(Selection):
* start *

6. Bulb Socket: If you plan to use the bare bi-pin bulb (this is the most flexible option) then you'll need to score yourself a replacement bi-pin slug receiver from a MagCharger switch assembly. I buy mine from Cases4Less and their part number is ML-108-106 which costs $10.50.

That's all. Directions are as follows.

1. Unscrew the front face cap and replace the stock plastic lens with the Flashlightlens upgrade glass. Screw the face cap back on. make sure the O-rings are seated properly and do not screw down too hard or you risk cracking your lens. Note: The face cap is the ring at the very front of the light that has writing on it.

2. Then, replace the stock plastic reflector with the Fivemega aluminum upgrade unit. Screw back on the face cap and then unscrew the entire head.

3. While the head is off, plug in the bulb. If using the BP mod, stick the bulb pins into the two holes as far down as they will go. It might be useful to carefully clip off 2mm from the end of the pins to help focus. If using a potted bulb, simply replace the bulb as you normally would. Note: When reinstalling the head, I find that 2-3 wraps of teflon pipe thread tape around the threads elminates head wobble and helps maintain good bulb/reflector centering.

4. Stuff the batteries in the battery holder of your choice. Double and triple check for correct battery orientation. Remove the tailcap and load the battery carrier(s) into the torch. Before you do this, though, make sure the switch is in the "off" position.

* end *

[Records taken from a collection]
* start *

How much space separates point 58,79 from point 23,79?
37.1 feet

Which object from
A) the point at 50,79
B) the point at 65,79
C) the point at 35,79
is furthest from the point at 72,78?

* end *

(Given task 1):
Answer these questions using the flashlight directions.
(a) What part number is given for the bi-pin slug receiver bought from Cases4Less?
(b) What is the face cap, according to the note in step 1?
(c) How many wraps of teflon pipe thread tape are suggested around the threads when putting the head back on?
(Given task 2):
Turn the stretch of the records from the line containing "Which object from" through the end of the records into a Markdown table with the columns Row and Line, one line per row, skipping blank lines.

(Problem solution 1):
(a) ML-108-106
(b) The ring at the very front of the light that has writing on it.
(c) 2-3 wraps

(Problem solution 2):
| Row | Line |
|---|---|
| 1 | Which object from |
| 2 | A) the point at 50,79 |
| 3 | B) the point at 65,79 |
| 4 | C) the point at 35,79 |
| 5 | is furthest from the point at 72,78? |